*TO DO*. Where does the string "Zealand" appear in the records? Copy every line that contains it.

*DATASET EXTRACT*.
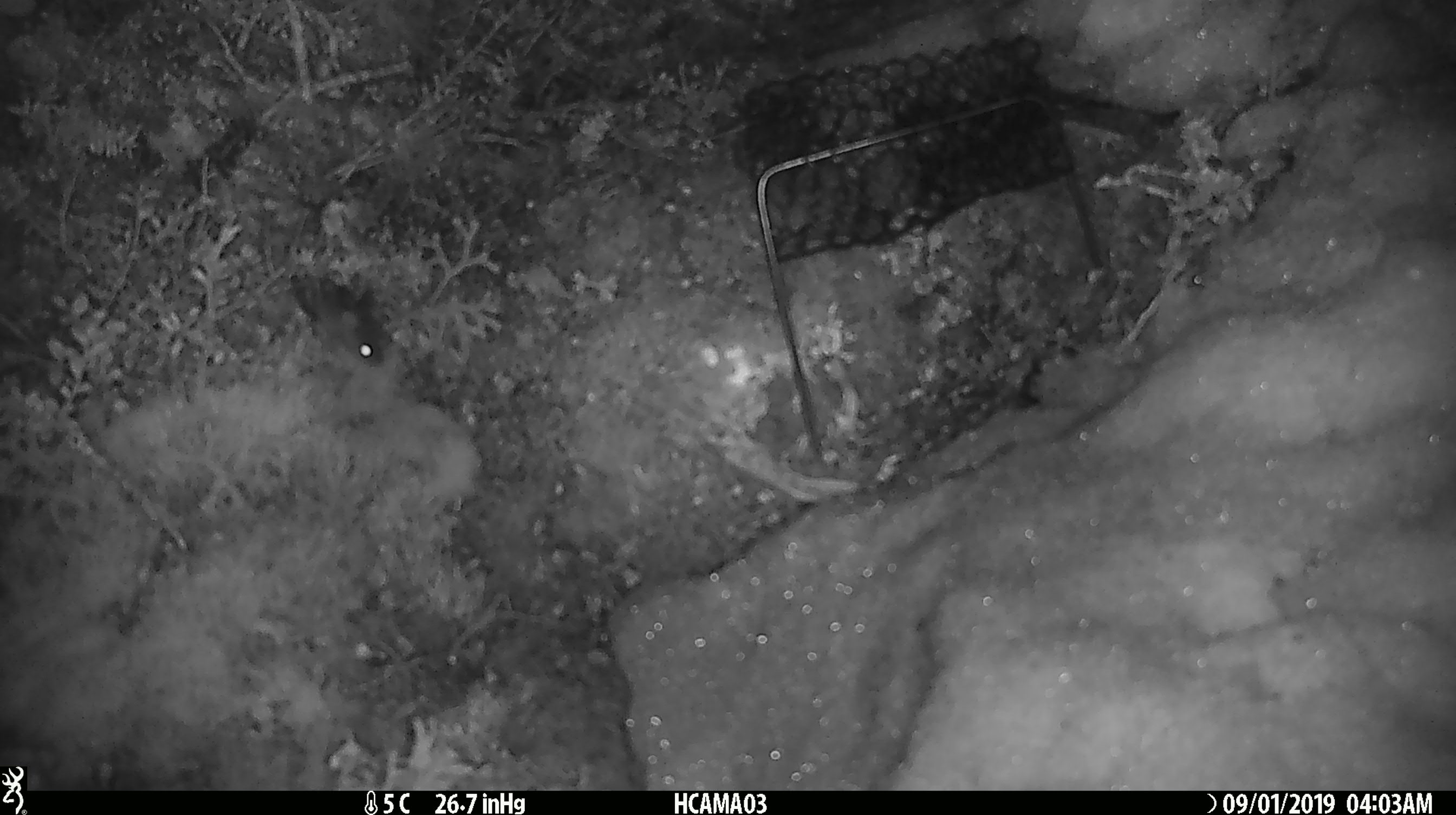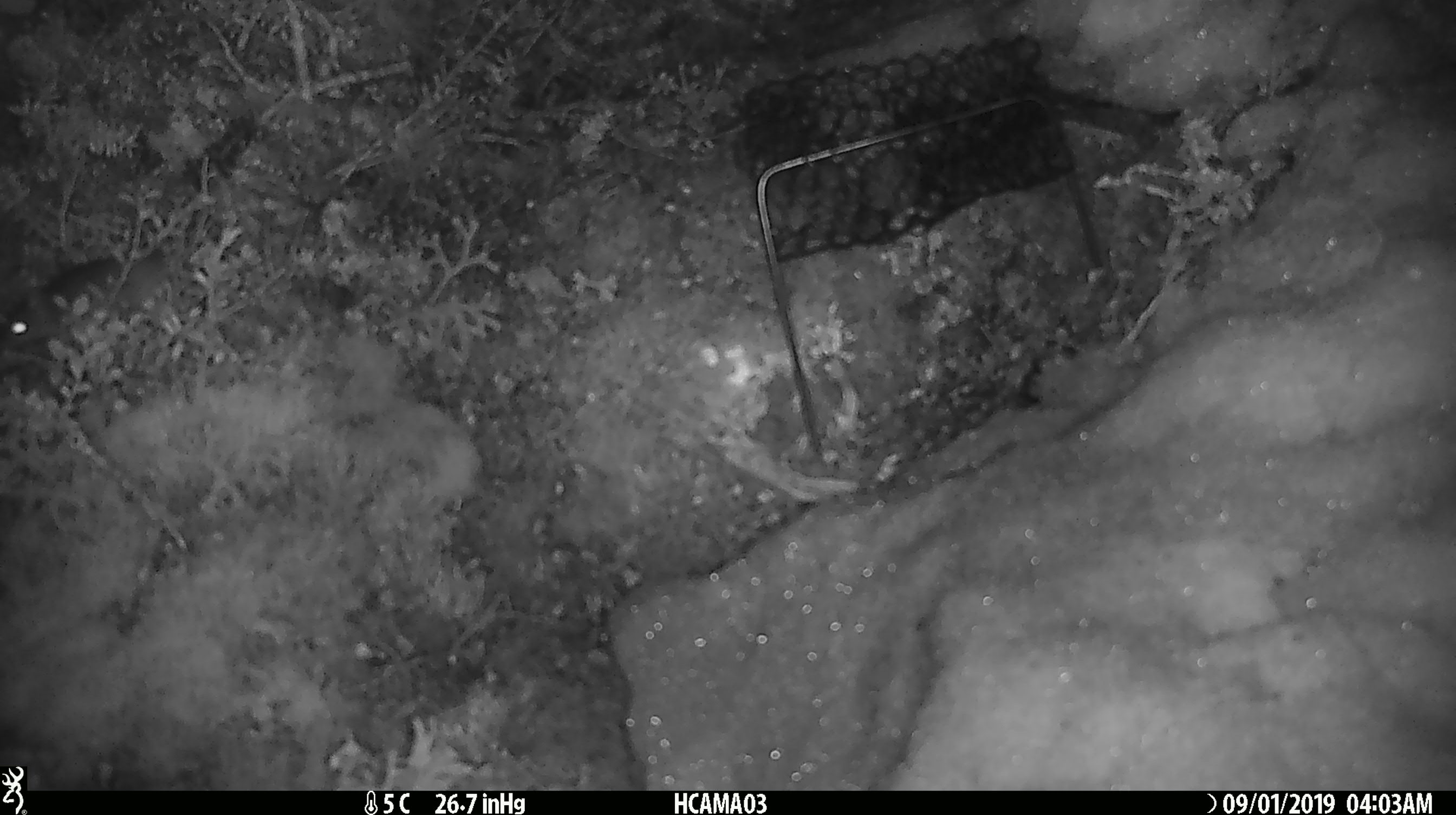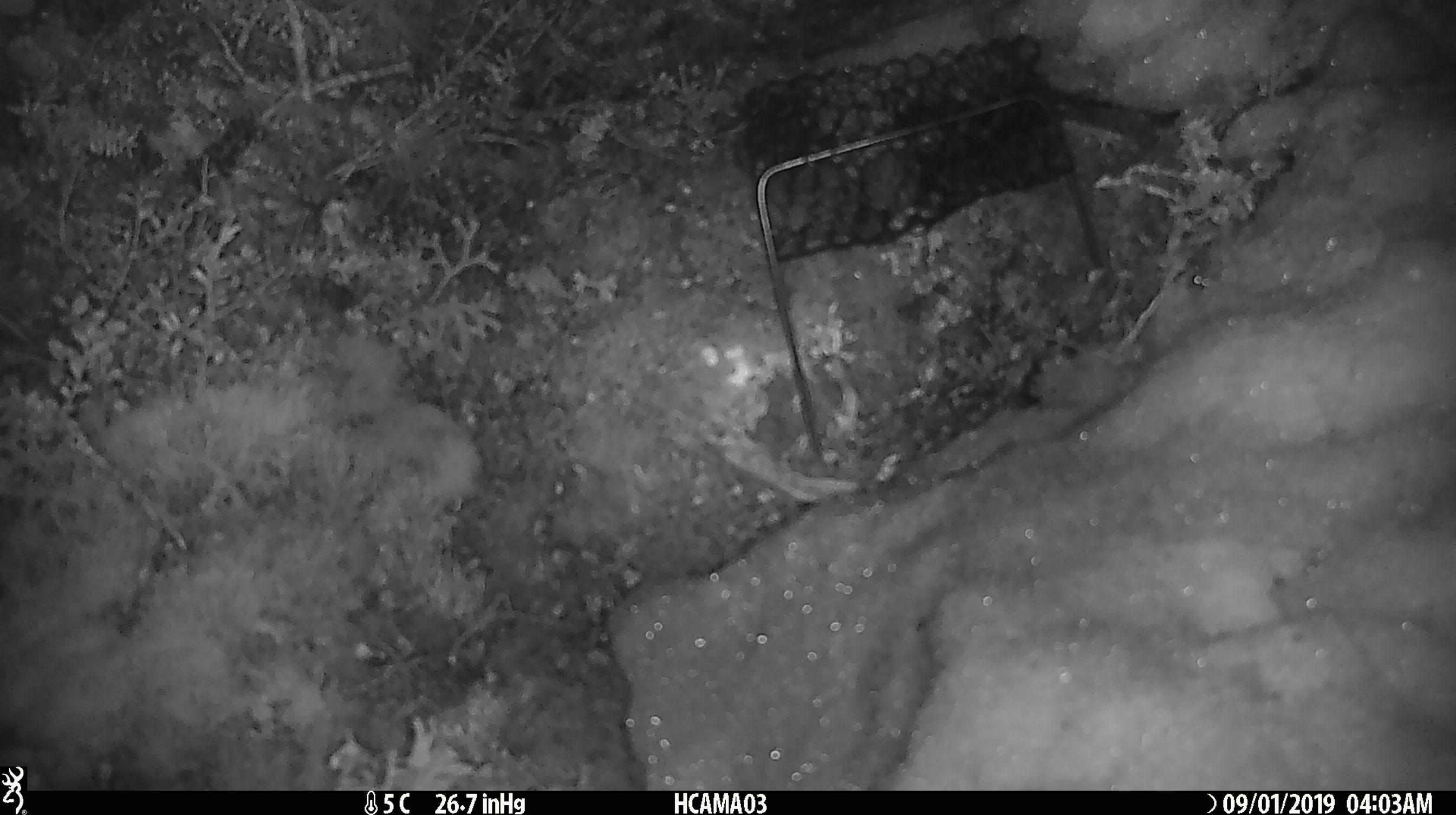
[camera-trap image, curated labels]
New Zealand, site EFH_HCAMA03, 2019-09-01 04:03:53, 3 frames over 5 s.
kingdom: Animalia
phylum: Chordata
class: Mammalia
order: Rodentia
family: Muridae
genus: Mus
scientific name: Mus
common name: mouse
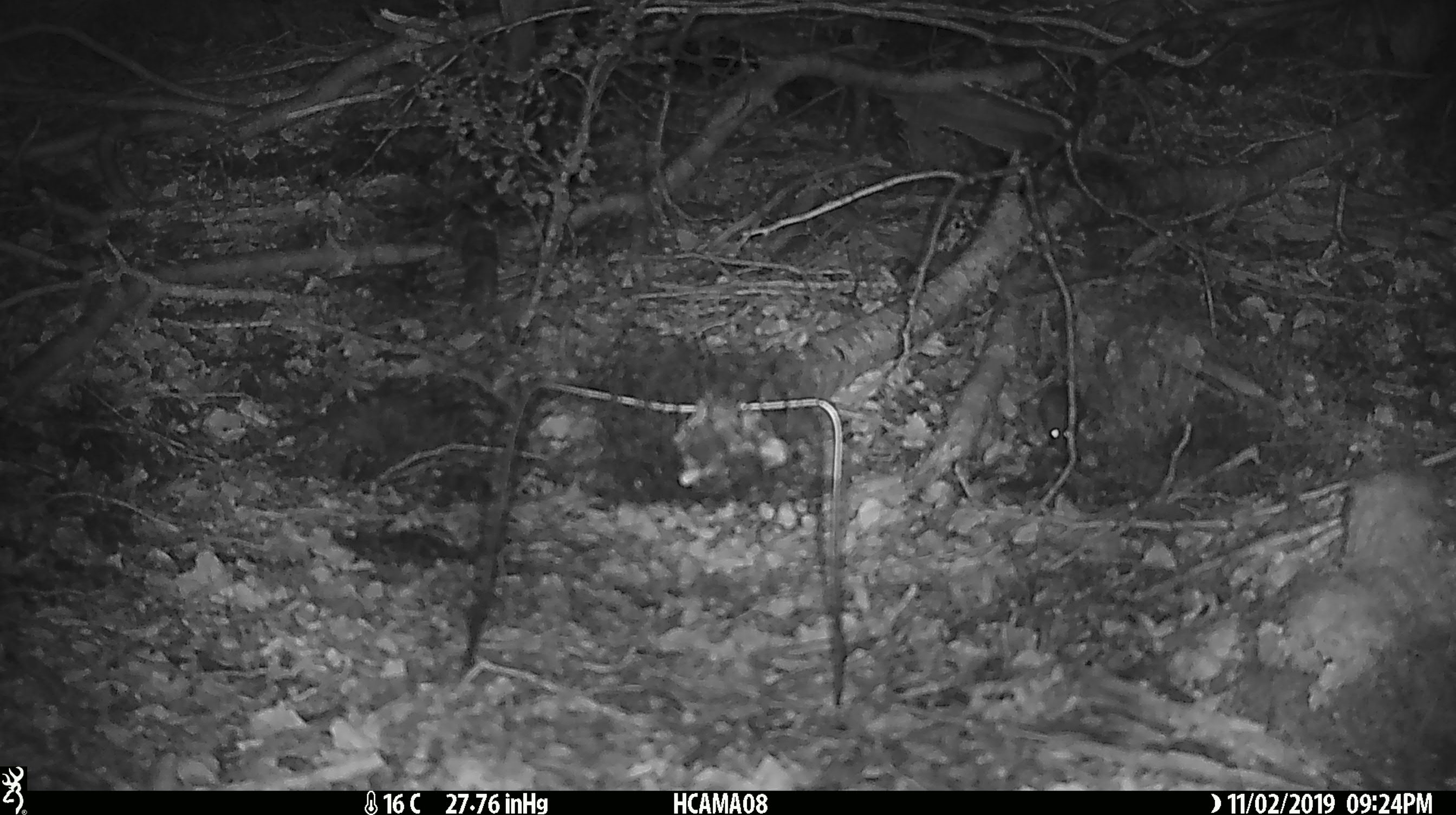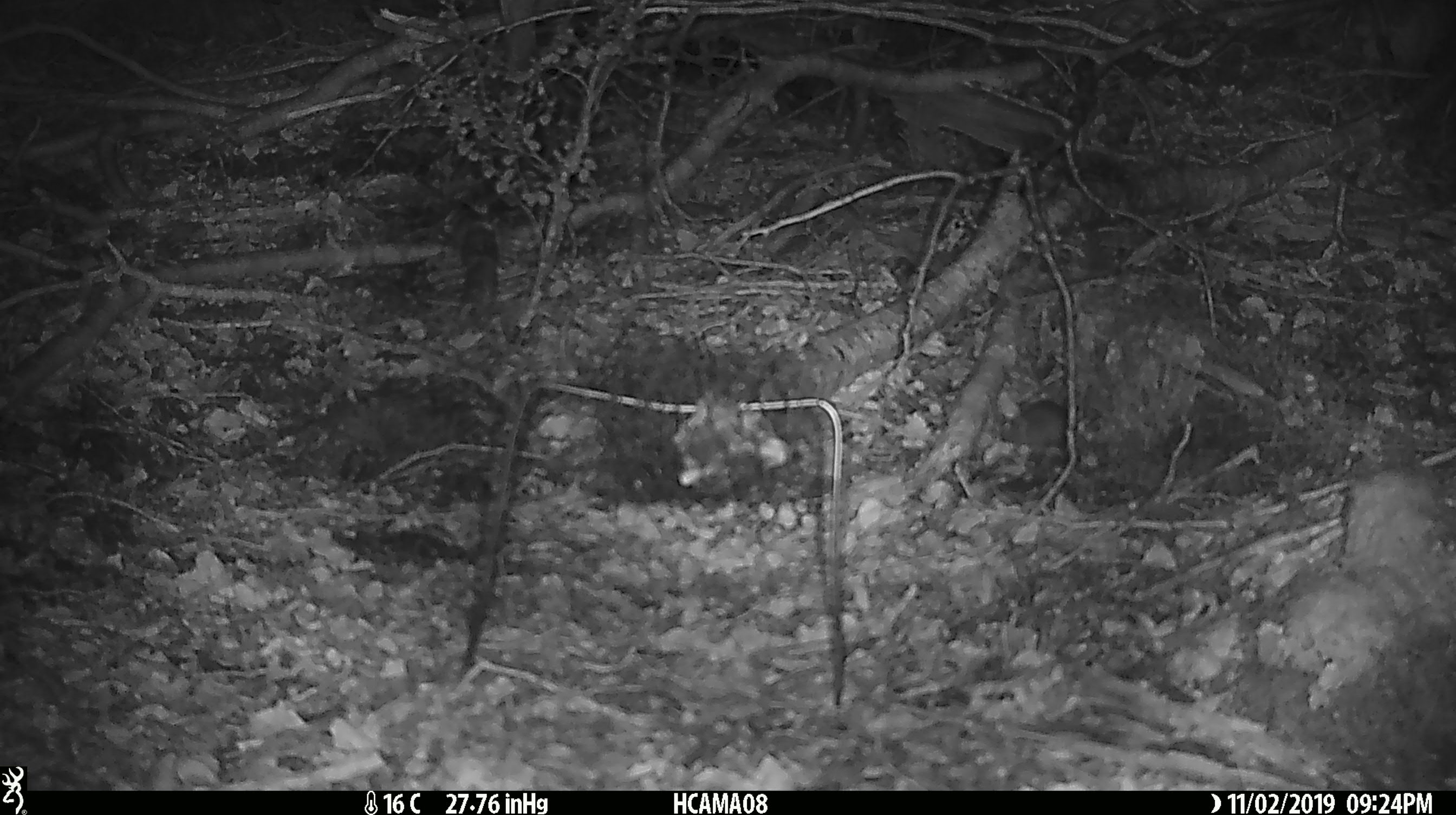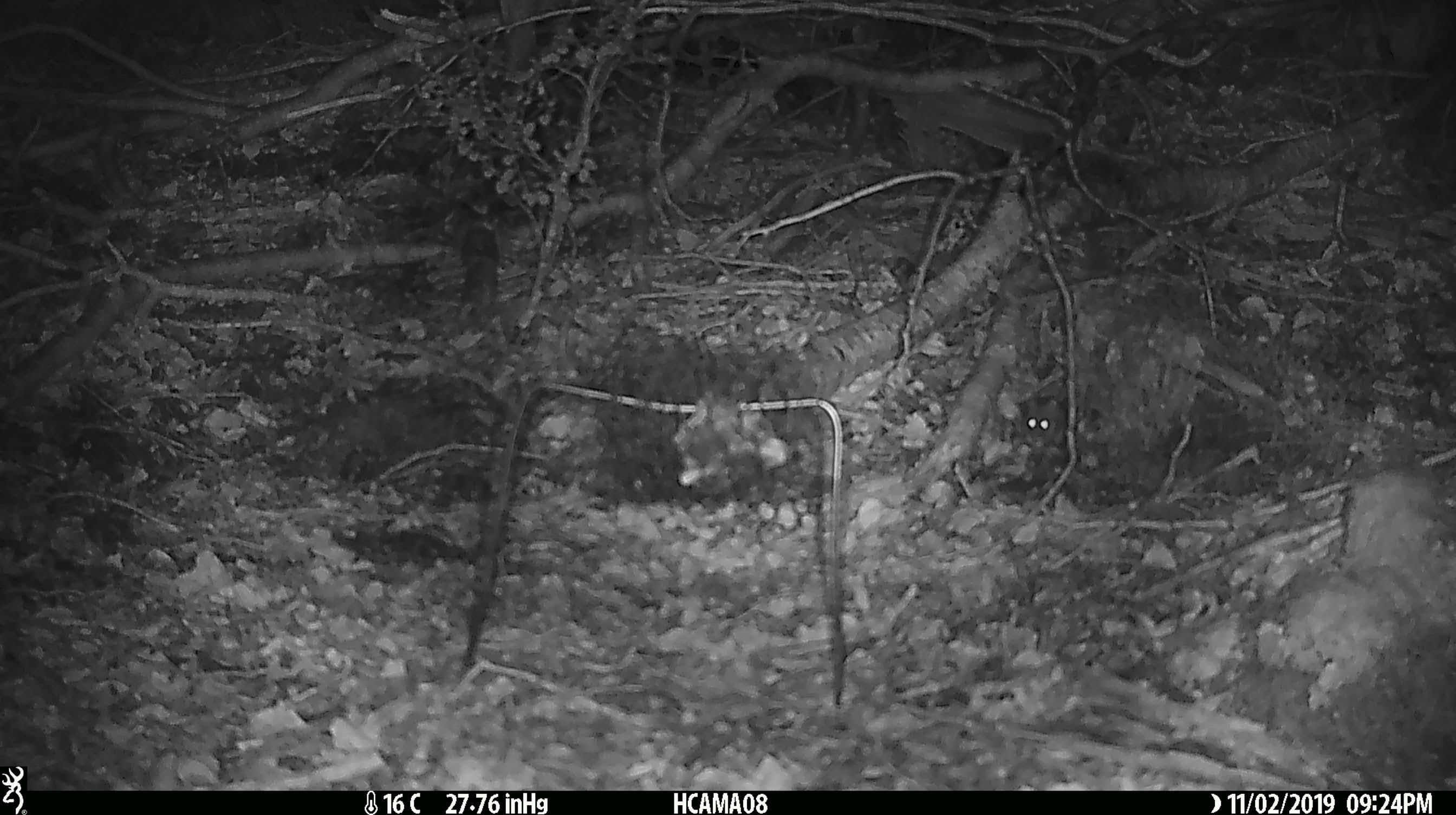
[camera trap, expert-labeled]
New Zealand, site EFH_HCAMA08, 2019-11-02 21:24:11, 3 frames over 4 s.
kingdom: Animalia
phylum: Chordata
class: Mammalia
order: Rodentia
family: Muridae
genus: Mus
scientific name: Mus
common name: mouse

*EXERCISE SOLUTION*.
New Zealand, site EFH_HCAMA03, 2019-09-01 04:03:53, 3 frames over 5 s.
New Zealand, site EFH_HCAMA08, 2019-11-02 21:24:11, 3 frames over 4 s.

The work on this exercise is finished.